If you choose a specialist asset finance provider to purchase the equipment you need, you will keep your line of credit with the bank open. And preserve your capacity to borrow in the future. If you use up the total amount the bank is willing to lend you to purchase equipment, when you need bank debt for other purposes, like expansion, you may be refused.
At the same time, buying equipment with your equity rather than borrowing might not be the best idea either. Preserving your equity for the highest possible returns, returns to shareholders or yourself as the owner of the business, is generally a much better use of cash. Using equity for depreciating assets, isn’t the best return on your capital.
And bear in mind that when you borrow from a bank, they will usually require some form of security over your business, where asset financiers typically only secure to the asset itself. This leaves more control in your hands.
Focus on where your business is going, rather than short-term payment schedules
Sometimes a vanilla loan may appear to be simpler and less expensive than asset finance. But make sure you also think about the total cost of the debt and the impact it will have on your business strategy. In particular, consider the following before making a decision.
- Three years down the track, where do you see your business. Where are you heading and what assets will you need to get there over the next few years?
- What is the effective life of the asset you need, is it technology-based, likely to become obsolete in the short to medium term, when will you want to upgrade? The answers to these questions can reveal the kind of finance structure which will suit you best.
- If you are likely to need the asset for 10-15 years, and it’s central to your business, then owning the asset at the end of the finance period makes sense. Here, a finance lease might be the best option.
- If the asset is tied to a particular customer (which you may or may not retain), or its effective life is 4-8 years rather than 10-15 years, then the flexibility to hand the asset back via an operating lease, might make more sense.
- What do you plan to do with the asset?
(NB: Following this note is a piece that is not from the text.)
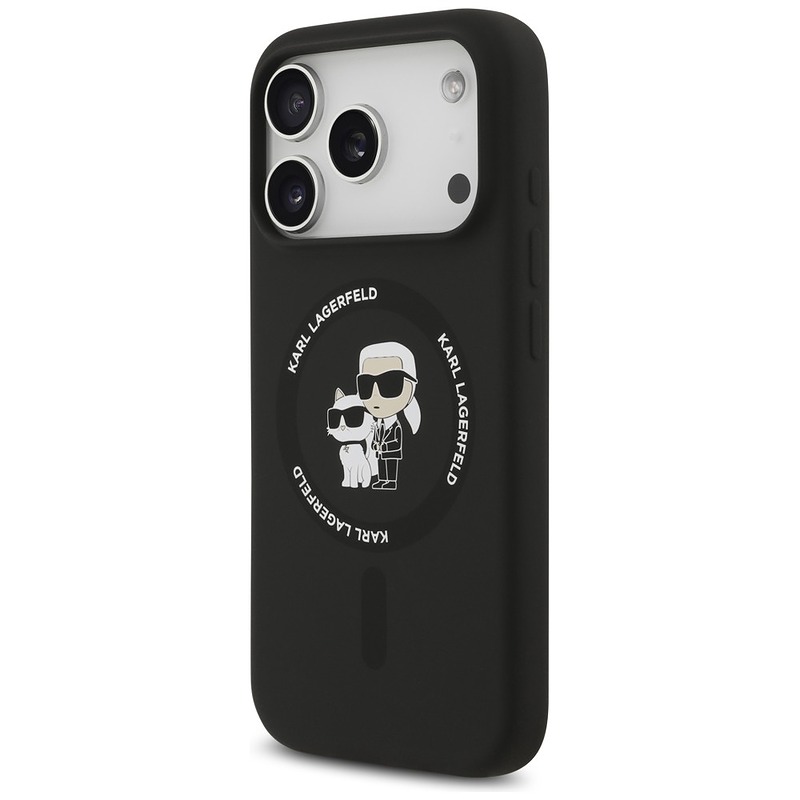 Karl Lagerfeld Silicone Karl&Choupette Ring MagSafe case for Iphone 18 Pro / iPhone 17 Pro black - Billede 2
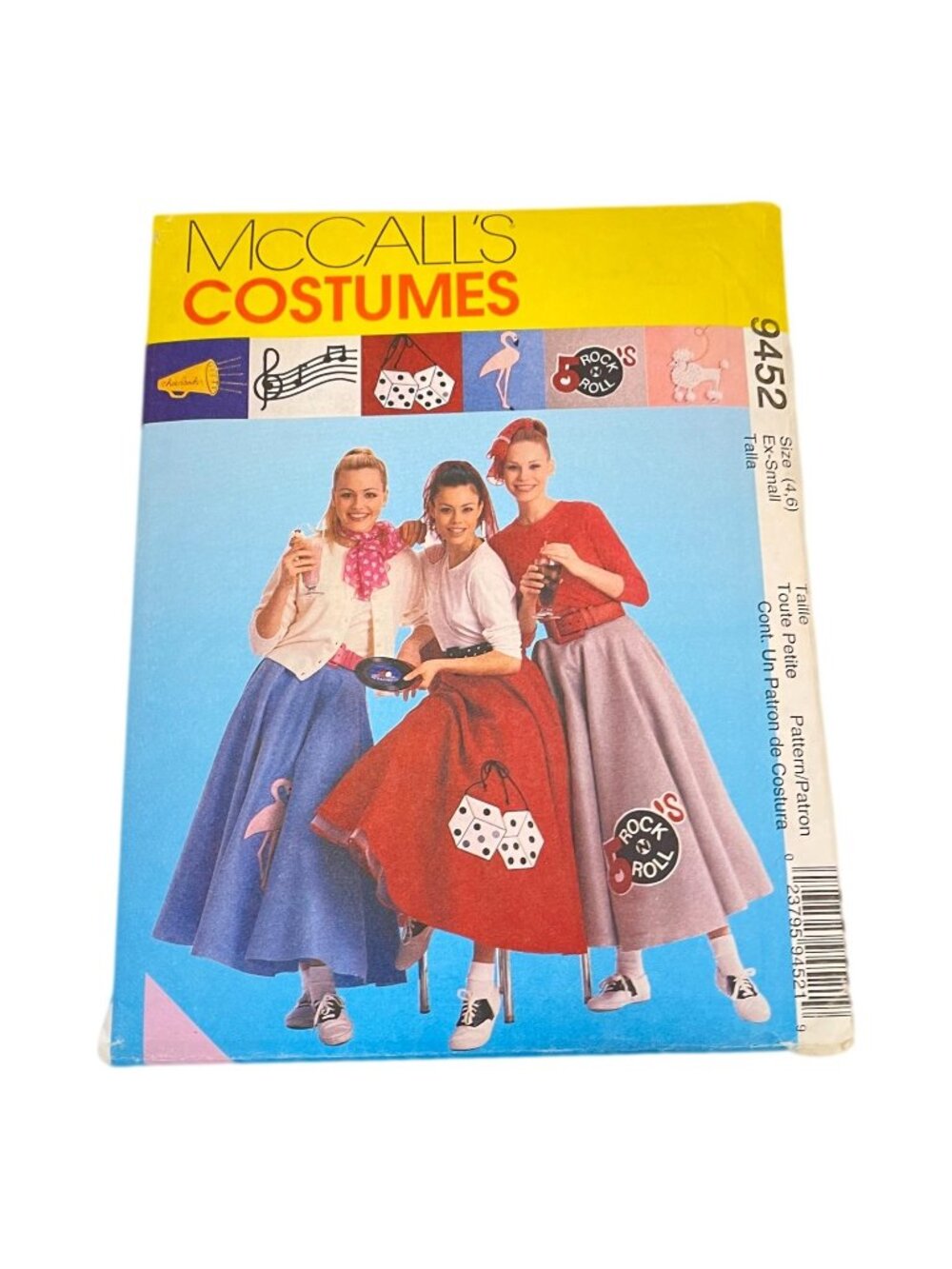 McCalls Pattern‎ 9452 Poodle Skirts Retro 1950s Sz 4 6 XS Costume Sew  Uncut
If it is material to the future of your business, then as you grow, you may need it to produce an equity return. In this case, a rental, in the form of an operating lease, rather than a purchase (outright or through a finance lease) is a good option. Because you don’t actually own the asset, you don’t need to absorb depreciation, but instead will have a quarterly expense to offset against the revenue that the asset generates.
- Think about residual cost. Ownership can seem important, but it isn’t necessarily the best option from a financial point of view. If what you own is an asset that is rapidly depreciating, then any value in the asset can be illusory. Simply leasing equipment in order to make money from it could be a better option.
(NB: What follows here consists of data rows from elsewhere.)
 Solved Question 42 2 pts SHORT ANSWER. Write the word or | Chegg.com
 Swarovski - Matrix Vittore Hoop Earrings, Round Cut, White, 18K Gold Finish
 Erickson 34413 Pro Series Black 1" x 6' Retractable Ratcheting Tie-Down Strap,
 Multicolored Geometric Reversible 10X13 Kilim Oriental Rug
Rule 2: Work with a partner who understands your business. And the kind of equipment you need.
Businesses range from the simple to the complex, and in the same way, the equipment they need ranges from the simple (a car for example) to complex (like cutting-edge machinery or technology) which is used by only a few.
It takes time to understand a business, so choose a partner willing to take that time – to come to your business, to talk to you about your business strategy, to understand the equipment you need - so that you can work together come up with a capital structure which will help you achieve your goals.
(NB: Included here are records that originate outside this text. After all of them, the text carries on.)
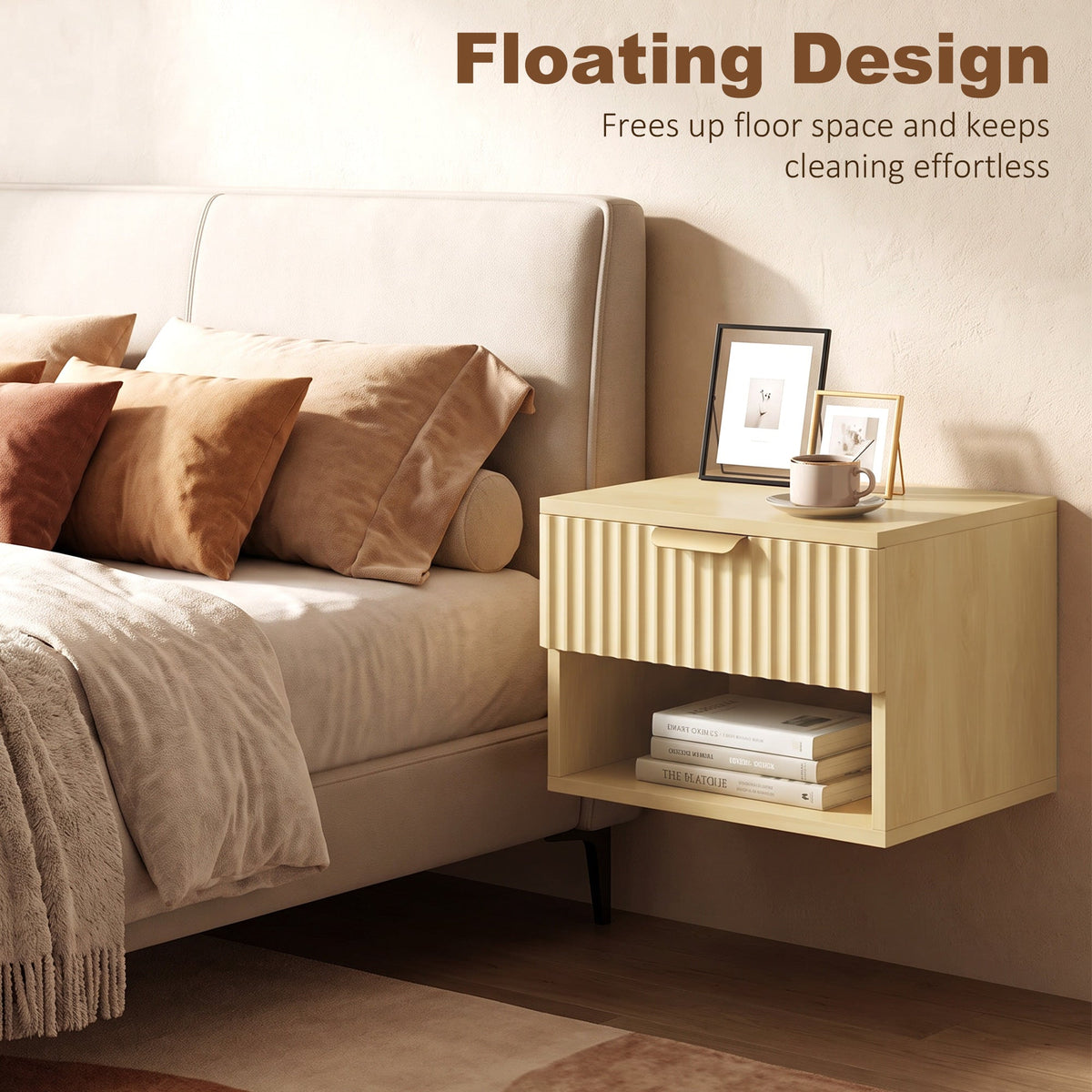 Floating Nightstands Set of 2, Modern Wall-Mounted Bedside Tables with Fluted Drawer and Open Shelf for Bedroom, Oak
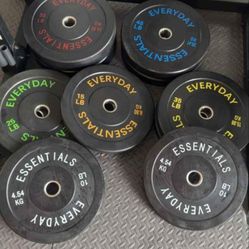 New 370lb olympic bumper plate weight set 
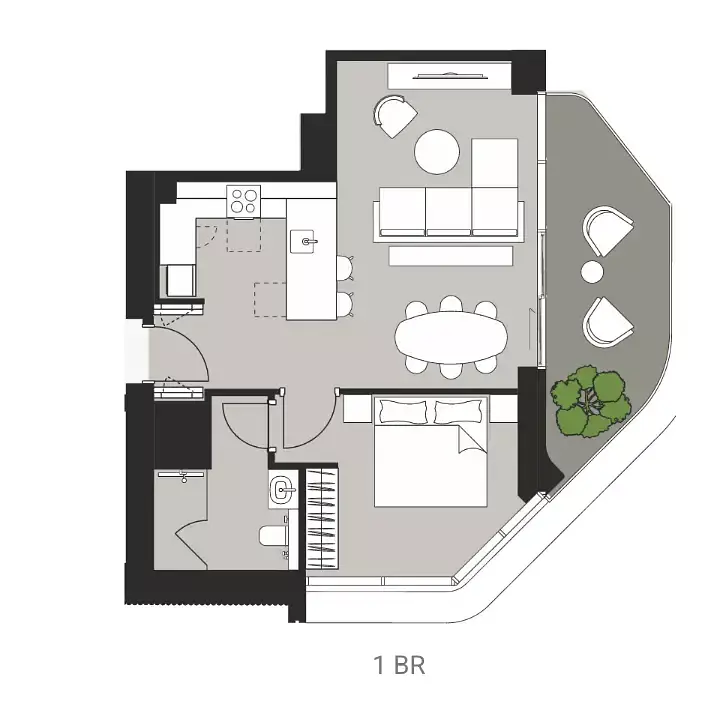 1 BR floor plan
There are a number of things to look for in an asset finance provide:
- A financier who takes the time to understand your business – from your future strategy and plans, to the way you use the equipment you need, and when it will need upgrading.
- A financier that isn’t afraid to have the difficult conversations so has an honest and open conversation about the end of the lease, not just the beginning. What happens at the end, are you likely to need to hand back the equipment or not, what happens if you need to hand back early, all the sometimes tricky questions it’s easy to gloss over.
- A financier that is happy to look at your capital structure overall, and give honest advice about the best ways to finance equipment, and your future requirements.